Suara.com - Rangkaian perayaan 611 tahun kedatangan Admiral Zheng He, atau yang lebih populer dengan sebutan Laksamana Cheng Ho, diawali diskusi “Fasilitasi Pengembangan Wisata Sejarah dan Religi, Cheng Ho dan Warisan Budaya” di Hotel MG Suit, Jalan Gajah Mada, Semarang, Jawa Tengah (Jateng).
Staf Ahli Bidang Multikultur Kementerian Pariwisata (Kemenpar), Hary Untoro Drajad, membuka diskusi yang diikuti para budayawan, sejarahwan, pelaku usaha dan industri, akademisi dan unsur pemerintah itu.
“Memahami sejarah Cheng Ho harus kontekstual, penuh pemaknaan, menengok masa lalu, melihat fakta saat ini, dan memproyeksi masa depan. Bukan hanya text book dan literasi saja,” kata Hary, yang didampingi Asisten Deputi (Asdep) Pengembangan Destinasi Wisata Budaya Kemenpar, Lokot Enda.

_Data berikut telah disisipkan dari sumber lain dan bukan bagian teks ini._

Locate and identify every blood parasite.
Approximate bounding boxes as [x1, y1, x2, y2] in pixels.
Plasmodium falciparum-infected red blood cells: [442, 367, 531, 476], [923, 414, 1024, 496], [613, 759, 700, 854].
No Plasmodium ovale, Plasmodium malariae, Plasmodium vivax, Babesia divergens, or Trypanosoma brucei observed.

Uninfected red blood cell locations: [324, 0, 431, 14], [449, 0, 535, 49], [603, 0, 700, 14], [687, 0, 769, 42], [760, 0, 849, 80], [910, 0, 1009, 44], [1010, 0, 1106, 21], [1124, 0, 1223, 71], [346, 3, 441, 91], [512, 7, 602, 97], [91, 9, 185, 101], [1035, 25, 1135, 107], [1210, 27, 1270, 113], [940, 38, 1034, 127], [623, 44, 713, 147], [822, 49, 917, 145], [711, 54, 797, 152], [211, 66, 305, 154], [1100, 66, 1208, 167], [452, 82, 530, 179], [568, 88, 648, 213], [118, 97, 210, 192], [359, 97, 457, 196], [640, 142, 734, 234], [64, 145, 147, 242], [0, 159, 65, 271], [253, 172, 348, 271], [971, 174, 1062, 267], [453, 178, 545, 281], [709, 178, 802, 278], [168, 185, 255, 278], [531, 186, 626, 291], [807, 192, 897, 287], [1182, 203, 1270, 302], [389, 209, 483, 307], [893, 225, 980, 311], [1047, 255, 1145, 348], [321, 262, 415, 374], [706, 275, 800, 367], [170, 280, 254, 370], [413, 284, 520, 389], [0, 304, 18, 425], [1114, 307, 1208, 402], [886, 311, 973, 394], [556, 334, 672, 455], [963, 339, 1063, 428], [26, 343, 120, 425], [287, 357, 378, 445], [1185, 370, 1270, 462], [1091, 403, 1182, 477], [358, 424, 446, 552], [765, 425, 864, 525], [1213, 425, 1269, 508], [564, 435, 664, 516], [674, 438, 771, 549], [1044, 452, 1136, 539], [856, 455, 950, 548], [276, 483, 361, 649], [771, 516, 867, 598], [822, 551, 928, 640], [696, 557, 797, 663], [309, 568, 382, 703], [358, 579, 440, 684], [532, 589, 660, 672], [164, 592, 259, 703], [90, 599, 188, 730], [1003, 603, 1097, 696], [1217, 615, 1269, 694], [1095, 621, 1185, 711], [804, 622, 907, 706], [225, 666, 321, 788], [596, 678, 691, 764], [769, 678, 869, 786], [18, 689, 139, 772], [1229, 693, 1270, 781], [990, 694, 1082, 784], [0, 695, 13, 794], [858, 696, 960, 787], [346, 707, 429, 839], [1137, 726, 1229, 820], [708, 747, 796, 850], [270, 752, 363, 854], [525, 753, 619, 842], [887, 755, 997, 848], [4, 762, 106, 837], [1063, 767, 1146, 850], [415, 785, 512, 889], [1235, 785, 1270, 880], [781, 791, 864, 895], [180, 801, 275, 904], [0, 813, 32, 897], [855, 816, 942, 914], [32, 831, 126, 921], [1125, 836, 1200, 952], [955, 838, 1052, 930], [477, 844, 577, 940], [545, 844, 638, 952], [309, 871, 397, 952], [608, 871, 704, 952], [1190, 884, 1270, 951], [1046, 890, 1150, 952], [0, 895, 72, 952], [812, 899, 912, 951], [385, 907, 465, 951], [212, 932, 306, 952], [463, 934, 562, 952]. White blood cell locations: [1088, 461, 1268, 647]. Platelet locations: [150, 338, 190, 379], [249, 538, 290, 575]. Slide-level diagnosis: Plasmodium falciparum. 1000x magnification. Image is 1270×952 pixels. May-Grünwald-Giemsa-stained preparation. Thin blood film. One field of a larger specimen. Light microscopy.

Menteri Pariwisata (Menpar) Arief Yahya,pernah menyebut fakta sejarah bisa dikemas menjadi atraksi pariwisata yang menarik, setelah digabungkan dengan artefak, bukti peninggalan zaman purbakala, legenda atau cerita rakyat. Sejarah bisa dikemas dalam sebuah kisah, yang membuat orang terpikat untuk datang.
“Itulah mengapa banyak museum di Eropa yang ramai dikunjungi orang. Cerita soal Manneken Pis di Brussels, patung bocah kecil setinggi 61 centimeter di perempatan jalan Belgia, kaya cerita dan membuat orang tertarik datang melihat sendiri patungnya,” kata menpar, beberapa waktu lalu
Kegiatan napak tilas ini juga diramaikan dengan diskusi. Budayawan, Taufik Rahzen bertutur soal implikasi Cheng Ho dan warisan budaya, Remy Sylado berbicara soal intepretasi jalur Samodera Cheng Ho sebagai daya tarik wisata budaya, dan Harjanto Halim, tokoh komunitas Kopi Semawis, bercerita soal akulturasi budaya Tiongkok Jawa di Kota Semarang.
Petinggi PT Ulam Tiba Halim, produsen minuman, Harjanto Halim, membawa sapu lidi, celana sarung, baju merah bermotif Tiongkok, dan serban Arab dalam acara diskusi. Ketua Komunitas Pecinan Semarang untuk Wisata, atau yang biasa disebut Kopi Semawis itu, mengatakan,
sapu lidi dipakai oleh sekitar 50 orang anggota Kopi Semawis, yang menjadi penyapu di depan arak-arakan Karnaval Cheng Ho dari Kelenteng Tay Kak Sie di Gang Pinggir, ke Kelenteng Sam Poo Kong, di Gedung Batu, Simongan, Semarang.
“Konon, ini punya makna, punya filosofi, untuk membersihkan diri dari segala sengkolo atau hambatan dan persoalan hidup,” ujar Halim.
Halim juga menjelaskan soal Pasar Gang Baru, sebuah pasar tradisional dan tempat favorit di Pecinan, yang direlokasi untuk permukiman orang Tiongkok sejak 1741 oleh Pemerintah Kolonial Belanda. Dulu, masyarakat di Simongan, dekat Sam Poo Kong, dipindahkan di satu tempat, agar Belanda mudah memantaunya.